> (Whoever figures out > why girls freely went into CS in the 70s and stopped abruptly in the mid 80s will > make a lot of HR departments very happy).
Simple: It's when the hippie (I mean that in a good way) ideals and womens' liberation movements of the 60s gave way to rampant consumerism.
When you go to pick out clothes for your newborn child, what do they look like? Blue if it's a boy, pink if it's a girl. When you flip over to the cartoons and kids' shows for pre-teens, what do they look like? Being "cool" if they're for boys, pink and glitter everywhere with everyone wanting to be princesses if they're for girls. When you're sitting there and watching TV shows with your son or daughter at 10+, arguably the years where their brain plasticity starts to harden and they begin to plan their adult lives, what do you see? Spray-tan, entitlement, cars and "bangin' chicks" if they're targeted at men, or fashion models, teenage mothers, and co-dependency if they're targeted at women.
When you go to watch a movie with your friends, what sort of ideals are portrayed on the glorious silver screen? Women want nothing more than to settle down and raise a family as a stay-at-home mom with the executive something-or-other she saw once in a coffee shop, and men have impossible six-packs and tear apart trees with their bare hands for fun, anything less than either of these ideals mean you're not good at being a woman, or not good at being a man.
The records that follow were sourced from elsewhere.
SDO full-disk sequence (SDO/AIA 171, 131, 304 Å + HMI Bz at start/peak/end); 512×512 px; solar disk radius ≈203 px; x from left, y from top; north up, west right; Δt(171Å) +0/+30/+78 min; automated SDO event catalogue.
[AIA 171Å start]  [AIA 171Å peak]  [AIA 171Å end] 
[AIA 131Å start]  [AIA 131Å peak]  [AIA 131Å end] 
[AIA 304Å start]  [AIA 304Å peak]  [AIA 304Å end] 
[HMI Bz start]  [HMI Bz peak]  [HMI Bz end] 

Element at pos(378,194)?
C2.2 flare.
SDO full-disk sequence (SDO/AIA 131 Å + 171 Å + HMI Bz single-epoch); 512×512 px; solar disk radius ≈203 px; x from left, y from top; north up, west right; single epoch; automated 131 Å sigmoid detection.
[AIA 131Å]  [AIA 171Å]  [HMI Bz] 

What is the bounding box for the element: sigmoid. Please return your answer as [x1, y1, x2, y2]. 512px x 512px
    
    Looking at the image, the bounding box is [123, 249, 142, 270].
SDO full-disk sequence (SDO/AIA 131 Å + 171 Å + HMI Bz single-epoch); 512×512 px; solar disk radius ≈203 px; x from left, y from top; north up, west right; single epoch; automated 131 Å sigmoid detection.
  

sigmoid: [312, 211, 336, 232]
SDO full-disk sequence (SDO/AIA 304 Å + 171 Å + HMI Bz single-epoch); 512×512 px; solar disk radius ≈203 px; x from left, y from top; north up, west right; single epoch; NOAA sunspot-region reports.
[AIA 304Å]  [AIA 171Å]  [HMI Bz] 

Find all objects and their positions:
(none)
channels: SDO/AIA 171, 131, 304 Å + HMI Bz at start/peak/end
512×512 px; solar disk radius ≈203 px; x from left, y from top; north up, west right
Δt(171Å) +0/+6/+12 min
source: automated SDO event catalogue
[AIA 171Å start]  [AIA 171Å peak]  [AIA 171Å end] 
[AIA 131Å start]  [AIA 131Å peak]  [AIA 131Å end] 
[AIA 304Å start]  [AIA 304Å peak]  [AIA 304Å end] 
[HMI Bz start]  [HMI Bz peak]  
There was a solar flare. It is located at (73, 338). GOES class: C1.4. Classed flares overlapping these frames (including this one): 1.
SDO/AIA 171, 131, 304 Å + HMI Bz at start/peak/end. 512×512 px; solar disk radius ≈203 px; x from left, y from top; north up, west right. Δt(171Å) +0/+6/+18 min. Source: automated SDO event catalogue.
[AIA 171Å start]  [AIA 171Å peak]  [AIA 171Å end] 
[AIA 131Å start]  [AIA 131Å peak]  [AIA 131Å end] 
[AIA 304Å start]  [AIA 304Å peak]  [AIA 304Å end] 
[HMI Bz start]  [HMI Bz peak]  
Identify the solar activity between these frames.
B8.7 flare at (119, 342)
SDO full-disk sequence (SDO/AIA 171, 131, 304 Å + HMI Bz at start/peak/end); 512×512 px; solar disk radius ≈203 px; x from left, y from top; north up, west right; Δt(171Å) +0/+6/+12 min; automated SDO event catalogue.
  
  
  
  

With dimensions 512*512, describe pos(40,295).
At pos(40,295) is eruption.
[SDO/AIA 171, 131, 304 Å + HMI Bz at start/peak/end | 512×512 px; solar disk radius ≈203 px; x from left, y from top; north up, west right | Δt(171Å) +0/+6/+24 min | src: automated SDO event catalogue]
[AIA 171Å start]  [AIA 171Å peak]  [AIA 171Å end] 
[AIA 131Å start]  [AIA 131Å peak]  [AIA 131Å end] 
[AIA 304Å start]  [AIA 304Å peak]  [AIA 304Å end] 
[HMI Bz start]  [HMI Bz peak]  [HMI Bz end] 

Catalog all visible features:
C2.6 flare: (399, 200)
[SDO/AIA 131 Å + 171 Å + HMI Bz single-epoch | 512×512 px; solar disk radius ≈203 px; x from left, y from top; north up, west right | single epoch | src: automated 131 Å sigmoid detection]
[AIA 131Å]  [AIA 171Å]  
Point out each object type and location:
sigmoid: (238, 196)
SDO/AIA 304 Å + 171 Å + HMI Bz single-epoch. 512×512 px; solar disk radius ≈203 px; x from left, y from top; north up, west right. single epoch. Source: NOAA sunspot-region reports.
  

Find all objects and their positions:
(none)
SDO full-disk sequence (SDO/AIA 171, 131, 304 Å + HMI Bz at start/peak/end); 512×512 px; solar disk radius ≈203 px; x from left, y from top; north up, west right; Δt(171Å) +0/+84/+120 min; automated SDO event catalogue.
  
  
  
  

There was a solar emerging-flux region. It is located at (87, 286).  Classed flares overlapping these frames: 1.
When you go home and flip the TV back on to wash away the tripe you saw on the big screen, and a commercial comes on to interrupt the show peddling make-up or Brawndo, what gets shoved in your face? The notion that men are bumbling, inept doofuses who can't do anything right without the gentle touch of a woman, and the idea that women are worthless without fifty dollars a day of Mary Kay applied with a putty knife.
Let's face facts here, young men and young women are inundated from practically the time they leave the womb, at every hour of the day, with media telling them what they can and cannot be depending on their gender. While I think that software development companies have a whole hell of a lot that they need to answer for in the way of sexism - take NVidia's crass party at GDC 2014 at a topless bar that, I swear to god, employed a little person on a megaphone outside - I think the battle to get women and other minorities involved in STEM fields is lost well before they get to the point in life of considering what their major will be.